[Consigne 1]:
Citez tous les musiciens du groupe Touch Of Groove nommés dans le compte rendu de concert.

^^^^

Le samedi commence à 11 h au parc du Plessis Tison avec le quartet Swing Of France. Thomas Le Briz à la guitare, Erwan Mellec à l’accordéon, Erwan Salmon au saxophone et Arnaud Gobin, pigiste à la contrebasse, proposent un joli réveil, oui c’est encore l’heure, à base de jazz, swing, teinté de musette et aussi de blues, abrités du soleil par de grands arbres, et avec en fond sonore des cris d’enfants qui courent ou pataugent dans le bassin. C’est virtuose, cool, contagieux, c’est bien.
Il faut ensuite retourner à l’Ile Versailles pour le lancement du tremplin blues à 15 h avec Touch Of Groove. Letty M au chant, vaillante malgré une jambe blessée, Sylvain Lansardière aux claviers, Paco Guegan à la guitare, Pascal Diouf à la basse et Olivier Marchevet à la batterie, font très bien le travail avec des reprises d’Aretha Franklin, des Isley Brothers, et autres, dans une proportion qui paraît plus importante que sur leur disque, mais ils n’oublient pas d’en interpréter de bons moments. Chant et instruments sont au niveau, le public est déjà nombreux, ça part bien.

^^^^

[Consigne 2]:
Mettez sous forme de tableau Markdown, avec les colonnes « N° » et « Ligne », les lignes des entrées en commençant par celle qui contient « Looking carefully, does » et en terminant par la fin des entrées, ces deux bornes comprises. Omettez les lignes vides.

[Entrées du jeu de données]
^^^^

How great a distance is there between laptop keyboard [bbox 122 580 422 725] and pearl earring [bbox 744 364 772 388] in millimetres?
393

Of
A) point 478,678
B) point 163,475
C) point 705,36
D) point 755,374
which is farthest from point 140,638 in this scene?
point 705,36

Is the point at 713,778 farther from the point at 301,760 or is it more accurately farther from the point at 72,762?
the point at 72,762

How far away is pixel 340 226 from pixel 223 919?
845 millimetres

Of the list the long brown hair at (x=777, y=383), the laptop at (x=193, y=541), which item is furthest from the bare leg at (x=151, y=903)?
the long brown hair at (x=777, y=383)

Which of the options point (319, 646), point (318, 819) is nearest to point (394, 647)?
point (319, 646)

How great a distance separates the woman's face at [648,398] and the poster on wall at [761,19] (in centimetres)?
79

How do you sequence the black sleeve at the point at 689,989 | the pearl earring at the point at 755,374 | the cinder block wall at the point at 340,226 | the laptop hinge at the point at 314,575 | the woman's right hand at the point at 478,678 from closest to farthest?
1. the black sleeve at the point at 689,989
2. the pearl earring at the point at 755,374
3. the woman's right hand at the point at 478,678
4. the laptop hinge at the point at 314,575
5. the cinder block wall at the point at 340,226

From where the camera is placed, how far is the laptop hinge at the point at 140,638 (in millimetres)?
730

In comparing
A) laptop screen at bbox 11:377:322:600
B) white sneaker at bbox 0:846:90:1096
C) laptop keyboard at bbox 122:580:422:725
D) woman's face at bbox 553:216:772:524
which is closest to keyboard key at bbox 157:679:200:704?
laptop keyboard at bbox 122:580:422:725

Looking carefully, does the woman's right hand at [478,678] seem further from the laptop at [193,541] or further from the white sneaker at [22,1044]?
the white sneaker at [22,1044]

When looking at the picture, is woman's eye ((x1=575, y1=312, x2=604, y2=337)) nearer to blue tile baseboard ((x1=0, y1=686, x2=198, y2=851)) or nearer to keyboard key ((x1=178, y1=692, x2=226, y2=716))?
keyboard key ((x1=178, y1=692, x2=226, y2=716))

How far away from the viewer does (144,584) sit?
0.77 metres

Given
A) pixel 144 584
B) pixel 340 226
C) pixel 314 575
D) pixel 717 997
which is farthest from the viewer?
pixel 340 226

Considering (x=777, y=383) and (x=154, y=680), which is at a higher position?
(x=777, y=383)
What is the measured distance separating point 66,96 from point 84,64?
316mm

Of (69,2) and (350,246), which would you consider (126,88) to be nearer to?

^^^^

[Réponse 1]:
Letty M, Sylvain Lansardière, Paco Guegan, Pascal Diouf, Olivier Marchevet

[Réponse 2]:
| N° | Ligne |
|---|---|
| 1 | Looking carefully, does the woman's right hand at [478,678] seem further from the laptop at [193,541] or further from the white sneaker at [22,1044]? |
| 2 | the white sneaker at [22,1044] |
| 3 | When looking at the picture, is woman's eye ((x1=575, y1=312, x2=604, y2=337)) nearer to blue tile baseboard ((x1=0, y1=686, x2=198, y2=851)) or nearer to keyboard key ((x1=178, y1=692, x2=226, y2=716))? |
| 4 | keyboard key ((x1=178, y1=692, x2=226, y2=716)) |
| 5 | How far away from the viewer does (144,584) sit? |
| 6 | 0.77 metres |
| 7 | Given |
| 8 | A) pixel 144 584 |
| 9 | B) pixel 340 226 |
| 10 | C) pixel 314 575 |
| 11 | D) pixel 717 997 |
| 12 | which is farthest from the viewer? |
| 13 | pixel 340 226 |
| 14 | Considering (x=777, y=383) and (x=154, y=680), which is at a higher position? |
| 15 | (x=777, y=383) |
| 16 | What is the measured distance separating point 66,96 from point 84,64? |
| 17 | 316mm |
| 18 | Of (69,2) and (350,246), which would you consider (126,88) to be nearer to? |